### Excerpted passage
>> begin
Ouessant

Article and pictures by Jeroen van der Werf, all rights reserved.

Ouessant is an island located about 20 kilometres west of Le Conquet and it marks the beginning of the English Channel. The waters between the island and the mainland are swarming with rocks and other small islands.

Molene, located halfway, is the only inhabited one of those small islands. Ouessant has a bad reputation among sailors for the strong currents around the island, the unpredictable winds and the fog that often covers it. Although it is a dangerous area, Ouessant and its surrounding waters have been of strategic interest for centuries and today 50,000 ships pass through those waters every year. Until the 17th century Ouessant was only defended by some small watchtowers.

However, when plans for the overall defence of Brest were made the island became of more interest. It could be used as a harbour for a fleet to wait for the right time to attack ships in the Channel, or it could be a safe haven for passing ships, etc.

In the 1680s several plans were made by various engineers. Vauban'supervised some of them. One of the plans was to make a small harbour near the village of Lampaul with a fort located on the small island, called Korz, at the mouth of the harbour. Other plans were made for watchtowers and batteries on the island. In the end only one tower was made; the Stiff lighthouse. It was a tower of the same model as on Ile Tatihou, Cap Frehel and Ile des Hebihens.

It was in the form of two cone-shaped towers placed side by side, the small one holding the staircase and the bigger one holding the living quarters.

Instead of a platform for cannon the tower is topped by a platform where the fire was lit. Of the towers of this type, the Ouessant tower is the highest at 30m. It is located on the highest point of the island (89m above sea level) from which whole island can be seen.

One of the main purposes of the tower was to watch out for enemy ships, mainly English ones. Ironically enough in the early days one of the combustibles used to light the fire of the tower was coal imported from England.
>> end
### Set task
Write out the stretch from "Article and pictures" through "other small islands." in the Ouessant article, word for word.

### Supplied data
>> begin
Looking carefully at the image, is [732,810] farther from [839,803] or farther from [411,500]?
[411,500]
>> end
### Written solution
Article and pictures by Jeroen van der Werf, all rights reserved.

Ouessant is an island located about 20 kilometres west of Le Conquet and it marks the beginning of the English Channel. The waters between the island and the mainland are swarming with rocks and other small islands.